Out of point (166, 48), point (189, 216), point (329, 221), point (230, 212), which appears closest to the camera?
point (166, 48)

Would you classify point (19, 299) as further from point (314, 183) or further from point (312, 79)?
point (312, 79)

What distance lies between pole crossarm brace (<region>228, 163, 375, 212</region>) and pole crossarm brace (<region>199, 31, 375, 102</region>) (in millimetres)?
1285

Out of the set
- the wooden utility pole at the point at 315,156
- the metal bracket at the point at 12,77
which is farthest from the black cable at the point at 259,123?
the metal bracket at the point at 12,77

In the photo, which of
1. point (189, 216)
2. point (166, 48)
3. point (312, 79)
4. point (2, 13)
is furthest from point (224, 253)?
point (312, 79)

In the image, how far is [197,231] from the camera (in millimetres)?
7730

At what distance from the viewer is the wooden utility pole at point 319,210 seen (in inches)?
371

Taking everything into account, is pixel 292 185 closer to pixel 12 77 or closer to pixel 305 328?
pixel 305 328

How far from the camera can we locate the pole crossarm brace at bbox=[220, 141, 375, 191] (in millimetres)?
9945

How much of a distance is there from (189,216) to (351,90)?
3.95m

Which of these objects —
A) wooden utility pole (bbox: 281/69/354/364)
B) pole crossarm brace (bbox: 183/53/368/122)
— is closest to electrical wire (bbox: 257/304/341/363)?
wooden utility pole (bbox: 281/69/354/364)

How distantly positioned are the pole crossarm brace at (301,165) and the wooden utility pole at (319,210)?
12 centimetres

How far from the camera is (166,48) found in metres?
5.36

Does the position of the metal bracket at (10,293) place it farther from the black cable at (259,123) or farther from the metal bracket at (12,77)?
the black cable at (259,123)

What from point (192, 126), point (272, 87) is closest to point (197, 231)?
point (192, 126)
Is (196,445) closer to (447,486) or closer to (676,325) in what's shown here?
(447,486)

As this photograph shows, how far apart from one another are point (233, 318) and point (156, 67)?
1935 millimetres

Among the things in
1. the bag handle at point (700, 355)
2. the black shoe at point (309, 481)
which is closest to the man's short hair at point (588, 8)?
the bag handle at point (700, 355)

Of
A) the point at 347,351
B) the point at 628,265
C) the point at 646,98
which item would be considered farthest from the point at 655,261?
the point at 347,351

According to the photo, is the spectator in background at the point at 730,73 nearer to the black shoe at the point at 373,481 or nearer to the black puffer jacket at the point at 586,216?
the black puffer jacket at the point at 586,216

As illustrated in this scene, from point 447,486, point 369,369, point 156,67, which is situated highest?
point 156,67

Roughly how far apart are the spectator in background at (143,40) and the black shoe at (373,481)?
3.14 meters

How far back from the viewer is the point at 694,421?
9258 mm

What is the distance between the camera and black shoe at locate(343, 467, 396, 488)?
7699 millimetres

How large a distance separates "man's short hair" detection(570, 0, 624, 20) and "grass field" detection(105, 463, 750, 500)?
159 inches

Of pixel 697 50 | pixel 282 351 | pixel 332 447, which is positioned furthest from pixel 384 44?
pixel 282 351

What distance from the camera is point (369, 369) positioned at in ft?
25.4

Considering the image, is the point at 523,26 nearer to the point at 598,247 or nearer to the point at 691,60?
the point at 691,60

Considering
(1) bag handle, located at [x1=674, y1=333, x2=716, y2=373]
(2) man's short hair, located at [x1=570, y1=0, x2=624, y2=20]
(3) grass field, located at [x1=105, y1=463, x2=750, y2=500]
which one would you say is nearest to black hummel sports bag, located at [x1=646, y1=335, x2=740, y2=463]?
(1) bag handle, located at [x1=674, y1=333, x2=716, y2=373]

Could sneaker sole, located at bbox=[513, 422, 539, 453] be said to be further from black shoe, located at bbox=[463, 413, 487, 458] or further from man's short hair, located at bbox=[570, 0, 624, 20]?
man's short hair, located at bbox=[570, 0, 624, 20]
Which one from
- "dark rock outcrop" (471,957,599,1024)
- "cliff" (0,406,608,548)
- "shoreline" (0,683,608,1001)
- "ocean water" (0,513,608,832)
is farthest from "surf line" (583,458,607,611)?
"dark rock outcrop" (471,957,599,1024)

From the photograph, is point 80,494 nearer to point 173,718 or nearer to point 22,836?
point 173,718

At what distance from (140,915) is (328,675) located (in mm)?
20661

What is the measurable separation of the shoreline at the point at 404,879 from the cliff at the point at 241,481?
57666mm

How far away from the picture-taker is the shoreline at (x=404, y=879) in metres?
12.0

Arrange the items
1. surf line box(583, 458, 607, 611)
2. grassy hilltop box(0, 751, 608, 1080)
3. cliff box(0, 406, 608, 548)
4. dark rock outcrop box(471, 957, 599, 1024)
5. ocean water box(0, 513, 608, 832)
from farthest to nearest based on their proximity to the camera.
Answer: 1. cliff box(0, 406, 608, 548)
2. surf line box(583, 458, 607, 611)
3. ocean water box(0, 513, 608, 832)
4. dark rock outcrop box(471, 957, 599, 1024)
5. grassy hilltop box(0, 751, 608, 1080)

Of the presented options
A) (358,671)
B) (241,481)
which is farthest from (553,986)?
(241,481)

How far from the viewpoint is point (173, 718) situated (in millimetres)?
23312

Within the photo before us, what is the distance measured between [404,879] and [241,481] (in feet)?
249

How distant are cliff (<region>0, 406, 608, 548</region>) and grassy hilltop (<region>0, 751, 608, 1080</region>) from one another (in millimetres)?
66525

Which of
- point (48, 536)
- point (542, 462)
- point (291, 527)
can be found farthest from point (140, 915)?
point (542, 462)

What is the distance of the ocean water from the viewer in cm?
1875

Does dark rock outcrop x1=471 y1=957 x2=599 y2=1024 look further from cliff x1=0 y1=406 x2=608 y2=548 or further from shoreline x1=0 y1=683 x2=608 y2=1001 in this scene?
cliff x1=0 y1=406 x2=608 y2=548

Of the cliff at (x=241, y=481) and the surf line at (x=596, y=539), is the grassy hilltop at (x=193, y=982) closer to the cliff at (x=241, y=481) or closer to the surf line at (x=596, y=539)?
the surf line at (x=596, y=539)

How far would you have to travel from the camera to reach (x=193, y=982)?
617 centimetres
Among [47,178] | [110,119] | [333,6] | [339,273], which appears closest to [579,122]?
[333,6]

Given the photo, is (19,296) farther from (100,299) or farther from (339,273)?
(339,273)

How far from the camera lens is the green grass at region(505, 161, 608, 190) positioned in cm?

************

Exercise brief - Reproduce all of the items above word for word, keeping every line in its original order.

Solution -
Out of point (166, 48), point (189, 216), point (329, 221), point (230, 212), which appears closest to the camera?
point (166, 48)

Would you classify point (19, 299) as further from point (314, 183) or further from point (312, 79)?
point (312, 79)

What distance lies between pole crossarm brace (<region>228, 163, 375, 212</region>) and pole crossarm brace (<region>199, 31, 375, 102</region>) (in millimetres)?
1285

Out of the set
- the wooden utility pole at the point at 315,156
- the metal bracket at the point at 12,77
which is farthest from the black cable at the point at 259,123?
the metal bracket at the point at 12,77

In the photo, which of
1. point (189, 216)
2. point (166, 48)
3. point (312, 79)
4. point (2, 13)
is furthest from point (224, 253)?
point (312, 79)

In the image, how far is [197,231] from the camera (in millimetres)?
7730

At what distance from the viewer is the wooden utility pole at point 319,210 seen (in inches)?
371

Taking everything into account, is pixel 292 185 closer to pixel 12 77 or closer to pixel 305 328?
pixel 305 328

How far from the camera can we locate the pole crossarm brace at bbox=[220, 141, 375, 191] (in millimetres)?
9945

How much of a distance is there from (189,216) to (351,90)?
3.95m

Which of these objects —
A) wooden utility pole (bbox: 281/69/354/364)
B) pole crossarm brace (bbox: 183/53/368/122)
— is closest to electrical wire (bbox: 257/304/341/363)?
wooden utility pole (bbox: 281/69/354/364)

How distantly positioned are the pole crossarm brace at (301,165) and the wooden utility pole at (319,210)?
12 centimetres

How far from the camera is (166,48) found in metres?
5.36

Does the position of the metal bracket at (10,293) place it farther from the black cable at (259,123) or farther from the metal bracket at (12,77)?
the black cable at (259,123)

What from point (192, 126), point (272, 87) is closest to point (197, 231)?
point (192, 126)
Is (196,445) closer to (447,486) or closer to (676,325) in what's shown here?
(447,486)

As this photograph shows, how far apart from one another are point (233, 318) and point (156, 67)?
1935 millimetres

Among the things in
1. the bag handle at point (700, 355)
2. the black shoe at point (309, 481)
which is closest to the man's short hair at point (588, 8)?
the bag handle at point (700, 355)

Of
A) the point at 347,351
B) the point at 628,265
C) the point at 646,98
which item would be considered farthest from the point at 655,261?
the point at 347,351

According to the photo, is the spectator in background at the point at 730,73 nearer to the black shoe at the point at 373,481 or nearer to the black puffer jacket at the point at 586,216?
the black puffer jacket at the point at 586,216

As illustrated in this scene, from point 447,486, point 369,369, point 156,67, which is situated highest?
point 156,67

Roughly how far apart are the spectator in background at (143,40) and the black shoe at (373,481)?
3.14 meters

How far back from the viewer is the point at 694,421?
9258 mm

What is the distance between the camera and black shoe at locate(343, 467, 396, 488)?
7699 millimetres

How large a distance separates "man's short hair" detection(570, 0, 624, 20) and "grass field" detection(105, 463, 750, 500)?
159 inches

Of pixel 697 50 | pixel 282 351 | pixel 332 447, which is positioned furthest from pixel 384 44?
pixel 282 351

What distance from the camera is point (369, 369) positioned at in ft?
25.4

Considering the image, is the point at 523,26 nearer to the point at 598,247 or nearer to the point at 691,60?
the point at 691,60

Considering
(1) bag handle, located at [x1=674, y1=333, x2=716, y2=373]
(2) man's short hair, located at [x1=570, y1=0, x2=624, y2=20]
(3) grass field, located at [x1=105, y1=463, x2=750, y2=500]
which one would you say is nearest to black hummel sports bag, located at [x1=646, y1=335, x2=740, y2=463]?
(1) bag handle, located at [x1=674, y1=333, x2=716, y2=373]

Could sneaker sole, located at bbox=[513, 422, 539, 453] be said to be further from black shoe, located at bbox=[463, 413, 487, 458] or further from man's short hair, located at bbox=[570, 0, 624, 20]?
man's short hair, located at bbox=[570, 0, 624, 20]
Which one from
- "dark rock outcrop" (471,957,599,1024)
- "cliff" (0,406,608,548)
- "shoreline" (0,683,608,1001)
- "ocean water" (0,513,608,832)
is farthest from "surf line" (583,458,607,611)?
"dark rock outcrop" (471,957,599,1024)

From the photograph, is point 80,494 nearer to point 173,718 or nearer to point 22,836?
point 173,718

At what distance from (140,915) is (328,675) located (in mm)?
20661

What is the measurable separation of the shoreline at the point at 404,879 from the cliff at the point at 241,481?
57666mm

How far away from the picture-taker is the shoreline at (x=404, y=879) in metres?
12.0

Arrange the items
1. surf line box(583, 458, 607, 611)
2. grassy hilltop box(0, 751, 608, 1080)
3. cliff box(0, 406, 608, 548)
4. dark rock outcrop box(471, 957, 599, 1024)
5. ocean water box(0, 513, 608, 832)
from farthest to nearest based on their proximity to the camera.
Answer: 1. cliff box(0, 406, 608, 548)
2. surf line box(583, 458, 607, 611)
3. ocean water box(0, 513, 608, 832)
4. dark rock outcrop box(471, 957, 599, 1024)
5. grassy hilltop box(0, 751, 608, 1080)

Of the presented options
A) (358,671)
B) (241,481)
which is farthest from (553,986)?
(241,481)

How far from the viewpoint is point (173, 718) situated (in millimetres)?
23312

Within the photo before us, what is the distance measured between [404,879] and [241,481] (in feet)?
249

How distant are cliff (<region>0, 406, 608, 548</region>) and grassy hilltop (<region>0, 751, 608, 1080</region>) from one another (in millimetres)?
66525

Which of
- point (48, 536)
- point (542, 462)
- point (291, 527)
can be found farthest from point (140, 915)?
point (542, 462)

What is the distance of the ocean water from the viewer in cm?
1875

Does dark rock outcrop x1=471 y1=957 x2=599 y2=1024 look further from cliff x1=0 y1=406 x2=608 y2=548 or further from shoreline x1=0 y1=683 x2=608 y2=1001 in this scene?
cliff x1=0 y1=406 x2=608 y2=548

Of the cliff at (x=241, y=481) and the surf line at (x=596, y=539), is the grassy hilltop at (x=193, y=982) closer to the cliff at (x=241, y=481) or closer to the surf line at (x=596, y=539)?
the surf line at (x=596, y=539)

How far would you have to travel from the camera to reach (x=193, y=982)?
617 centimetres
Among [47,178] | [110,119] | [333,6] | [339,273], which appears closest to [579,122]?
[333,6]

Given the photo, is (19,296) farther from (100,299) or farther from (339,273)?
(339,273)

How far from the camera lens is the green grass at region(505, 161, 608, 190) positioned in cm?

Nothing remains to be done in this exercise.